OKLAHOMA CITY — Not every bill you receive in the mail is legitimate. Unfortunately, many business owners have learned that lesson the hard way. However, there are easy ways to protect yourself.
Phony invoice sent to several businesses.
Advertising in the Yellow Pages or using a computer service company like Comp Pro are typical expenses for many companies. So when an invoice from a computer service showed up in the mail to several businesses the assumption was that it was legitimate.
"They thought they owed these different prices. One was for Yellow Book, the other was Comp Pro and it’s for services ranging from $75 to $400," explained U.S. Postal Inspector Ryan Brakhage.
In truth, they didn't owe a penny. Con artists literally sent out thousands of phony invoices to companies banking on the assumption that it wouldn't be questioned.
"The billing department gets that and they just pay it. They just think, it’s not a large amount of money — it’s not $1000 – $1500 dollars. So they just go ahead and pay it because they get multiple bills," Brakhage said.

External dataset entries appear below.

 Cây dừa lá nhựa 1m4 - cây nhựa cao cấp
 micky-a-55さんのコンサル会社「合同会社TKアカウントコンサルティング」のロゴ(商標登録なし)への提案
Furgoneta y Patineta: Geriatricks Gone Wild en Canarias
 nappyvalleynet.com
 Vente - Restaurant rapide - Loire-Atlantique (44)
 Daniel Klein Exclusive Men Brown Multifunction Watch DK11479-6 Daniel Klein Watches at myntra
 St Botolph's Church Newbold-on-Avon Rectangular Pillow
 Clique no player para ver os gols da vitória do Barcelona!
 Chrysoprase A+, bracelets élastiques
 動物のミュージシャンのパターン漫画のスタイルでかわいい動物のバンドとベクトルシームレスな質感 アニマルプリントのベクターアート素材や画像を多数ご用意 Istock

Postal inspectors say the scheme worked.
A large number of businesses lost $752,000.
"Sometimes there’s fine print on the bottom or on the back of the page. You know, read that very carefully," said Brakhage.

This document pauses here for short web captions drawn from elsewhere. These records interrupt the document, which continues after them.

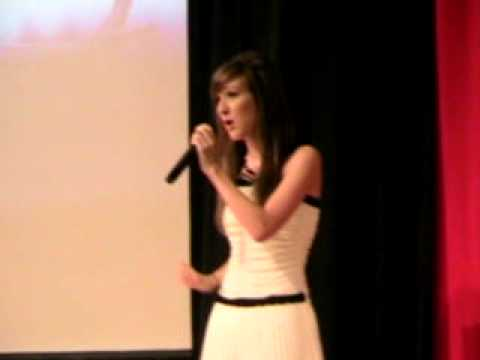 Big Sandy Idol 2009-2010 ~ Holly White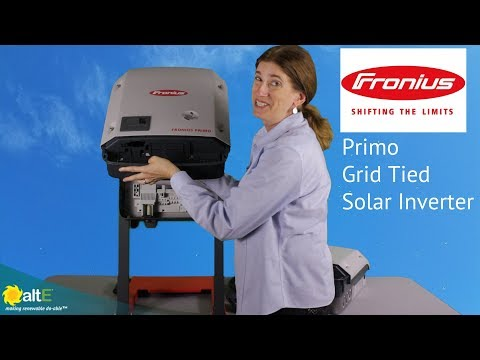 The Fronius Primo grid tie string solar inverter is a simple to install, yet powerful option for your grid tie solar system. With models from 3.8kW to 15kW, you have a wide range of sizes to choose from. Additionally, multiple inverters can be stacked to g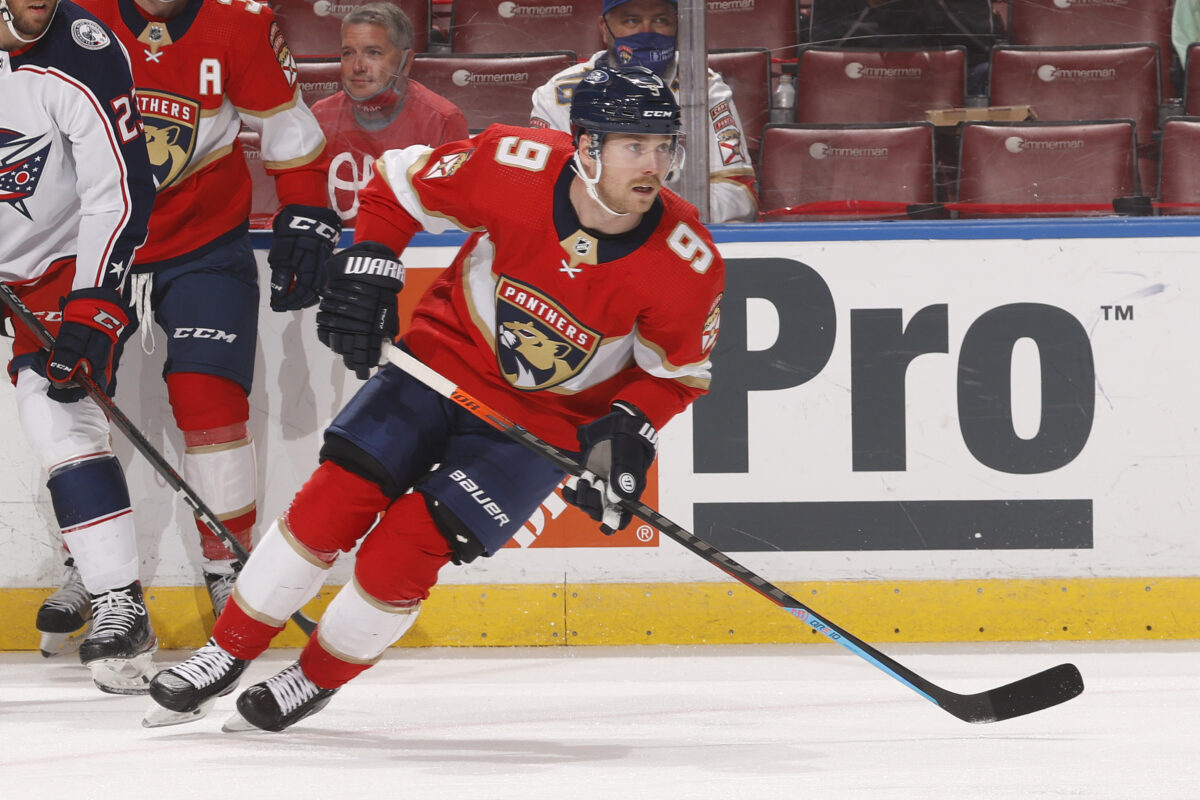 Sam Bennett Florida Panthers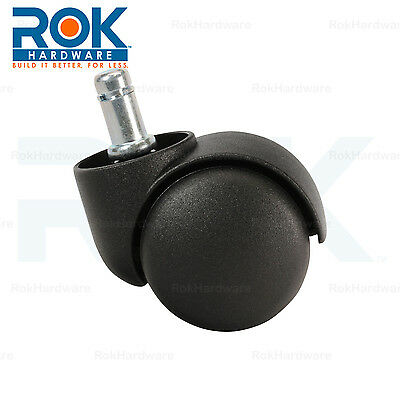 ROLLER OFFICE DESK CHAIR TWIN WHEEL FLOOR CASTER 11mm STEM REPLACEMENT BLACK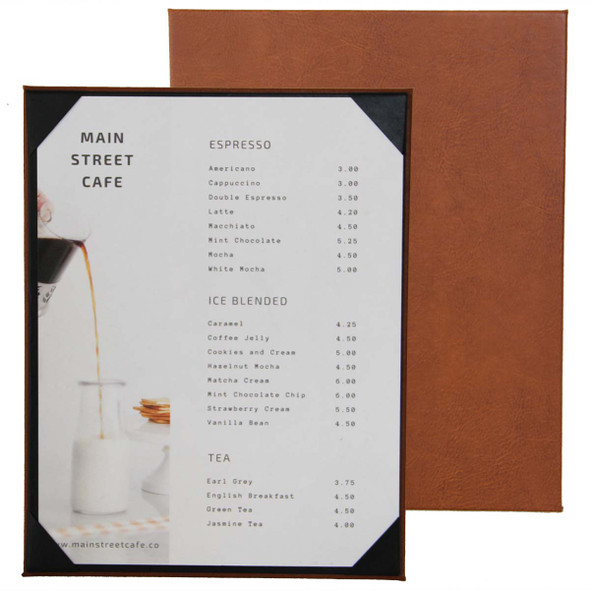 Bordeaux One View Menu Board shown in Terra with Linen French Roast Interior Panel.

Fine print on phony invoice explains that the business is under no obligation to pay the bill.
In this case, "you are under no obligation to make any payment" was on the invoice.
The best way for business owners to stop a scheme like this is to keep track of the bills.
"Talk to your shipping department, your ordering department, you know? Just because you get a bill in the mail doesn’t mean you ordered it," Brakhage advised.
Authorities issued hundreds of cease and desist orders in this case requiring the issuer of the invoices to stop sending the phony documents.